Monday, August 16, 2010

Salt

Salt: Look beyond the action to get the message
By Teresa R. Tunay, OCDS

* Cast: Angelina Jolie, Liev Schreiber, Chiwetel Ejiofor, Alex Pettyfer, Gaius Charles, Victor Slezak, Marion McCorry, Jonah Keyes
Genre: Suspense/Thriller
* Running Time: 99 min.
* Director: Phillip Noyce
* Writer: Kurt Wimmer, Brian Helgeland


Salt is a curious amalgam of James Bond, Bourne Identity, McGyver and Spiderman—and because the lead character is a woman, anything the guys can do she can do better.

Salt opens with with a near naked Evelyn Salt (Angelina Jolie) being tortured in a North Korean dungeon to talk, but all she says, in tears, is “I am not a spy…” Actually she’s really a spy, one of CIA’s toughest and brightest A colleague, Ted Winter (Liev Schreiber) fetches her out of captivity, saying Salt owes her freedom to her admirer Mike (August Diehl), a German scientist whose forte is arachnid research and who soon after becomes her husband.
The chase begins when a Russian defector, Orlov (Daniel Olbrychski), who at interrogation pins down Salt as a KGB agent in deep cover whose mission is to assassinate Russian president Matyveyev (Olek Krupa), currently in the United States to attend the funeral of the American vice-president.
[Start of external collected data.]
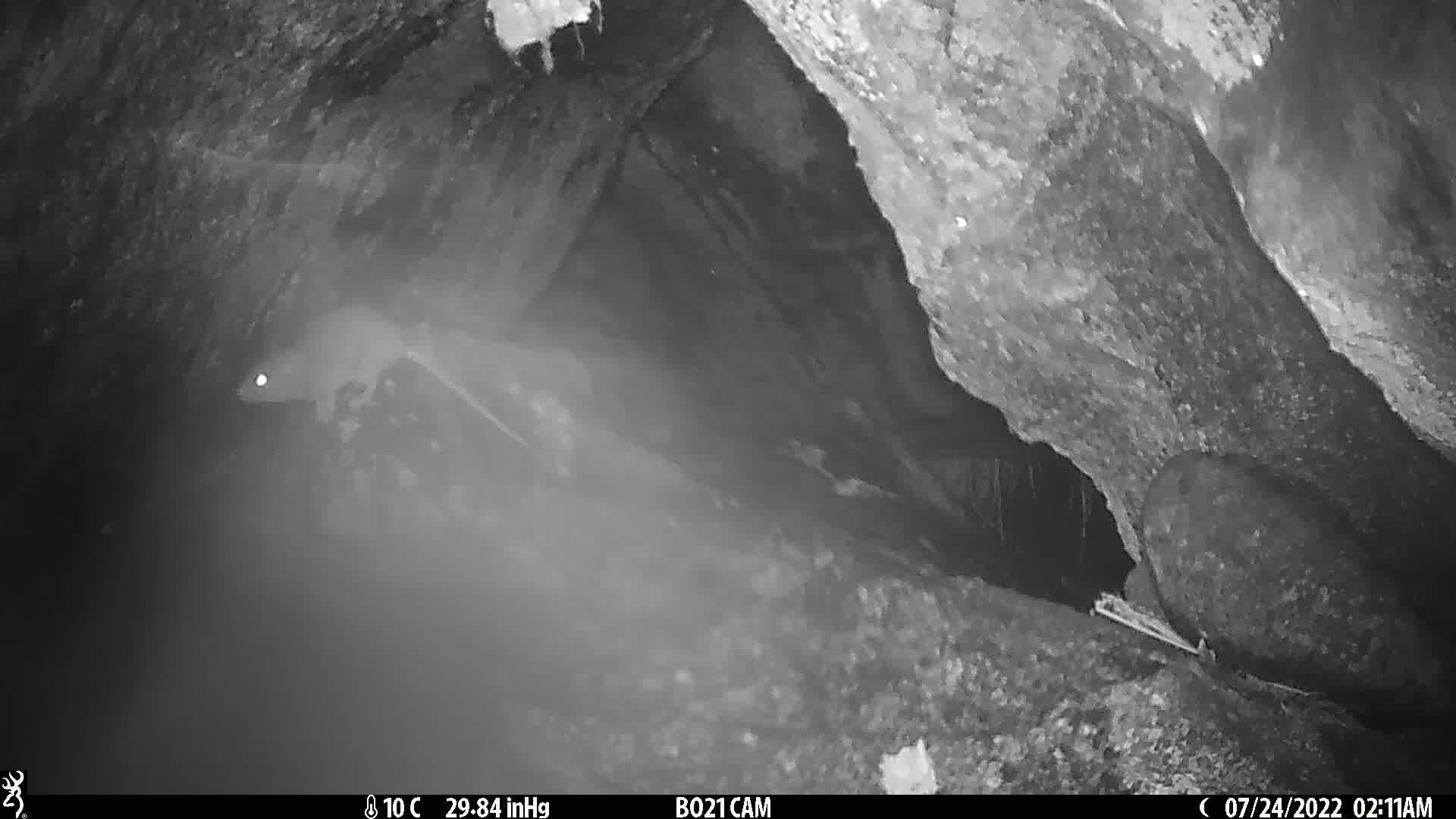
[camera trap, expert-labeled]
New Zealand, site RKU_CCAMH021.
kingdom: Animalia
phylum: Chordata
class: Mammalia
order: Rodentia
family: Muridae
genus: Rattus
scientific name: Rattus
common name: rat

The lie detector test registers truth in everything Orlov claims, leading Salt’s other colleague, Agent Peabody (Chiwetel Ejiofor) to believe Salt is really a Russian spy. Ted doesn’t believe it, however, but joins Peabody in the hunt for the elusive Salt whose main concern now is to reach her husband while evading pursuers.
Salt is one thriller you can see three times and not tire of. Jolie as the action star is at her elusive best, reportedly doing 95 percent of her stunts and exuding mystique that combines toughness and fragility. If you’ve ever seen one of those gold-plated real orchids from Singapore, you’ll know what Salt’s persona is in this film.
Originally meant for Tom Cruise (as Edwin Salt), this action masterpiece would have been generic, but because the role went to a woman, and the intriguing Angelina Jolie at that, the movie Salt took on a spicier flavor. We agree with one American film critic who says Jolie is a fine-looking woman whose lips, eyes, profile, nose, boobs, butt and indeed the whole of her enigmatic beauty has been celebrated on celluloid, but this time, Salt celebrates her ankles.
She jumps from one moving truck to another, traverses a high rise window ledge with bare hands and feet, rolls off a flyover and lands on a moving van, and descends an elevator shaft by just jumping from level to lower level—doing all those and more, the character could have died from a fractured skull, internal hemorrhage or a snapped spine, but here Salt survives without as much as spraining an ankle. Indeed, much like a grain of salt on a free fall from the shaker but defies the laws of physics and manages to escape the frying pan. (Boy, that can only happen in the cartoons!)
Salt is a curious amalgam of James Bond, Bourne Identity, McGyver and Spiderman—and because the lead is a woman, anything the guys can do she can do better. Makes you wonder if real life spies can be that good or indestructible but you don’t care for answers and instead go along with the chase because it’s advancing the story, and a good story to boot. The story is really about sleeper spies in the US, orphans trained from childhood by the Russians, to one day patriotically wreak havoc on American society and then the whole world. Evelyn Salt is supposed to be one of those orphans.
Viewers of Salt are enjoined to look beyond all the media sizzle generated by Jolie’s exceptional stunts and dive deeper into Evelyn Salt’s conflicted character. Without second thoughts and second glances she kills everyone who gets in her way but risks life and limb to save the life of her pet puppy. Aware that as a spy she can’t offer a future to the man who offers her marriage, she believes in love and marries him anyway. Brainwashed from age 12 to believe in the nobility of her murderous mission, she grows up as the compleat spy, and yet look what happens when everything is taken away from her.
If there is one very important thing Salt is leading us to examine, it is how we adults have come to regard our children. Salt may not be consciously doing it but it’s making us see what happens when children are used as pawns in vicious adult games, when their native intelligence is hewn to serve inhuman purposes, and when their innocence is sacrificed at the altar of ideology.
It’s adults with warped values who lead children into the dark to suite their destructive schemes, in the process destroying their souls. In Salt, the setting is espionage; in real life, the stakes are higher. Mothers push their children into prostitution and mendicancy. Fathers lure their daughters into incest. Governments and schools inculcate in children the culture of death attractively veneered as “reproductive health”. In Salt, orphans are programmed like dogs to kill for their masters’ own shining goal, and yet, can all the evil in the world really kill the human spirit? You might find the answer in Salt.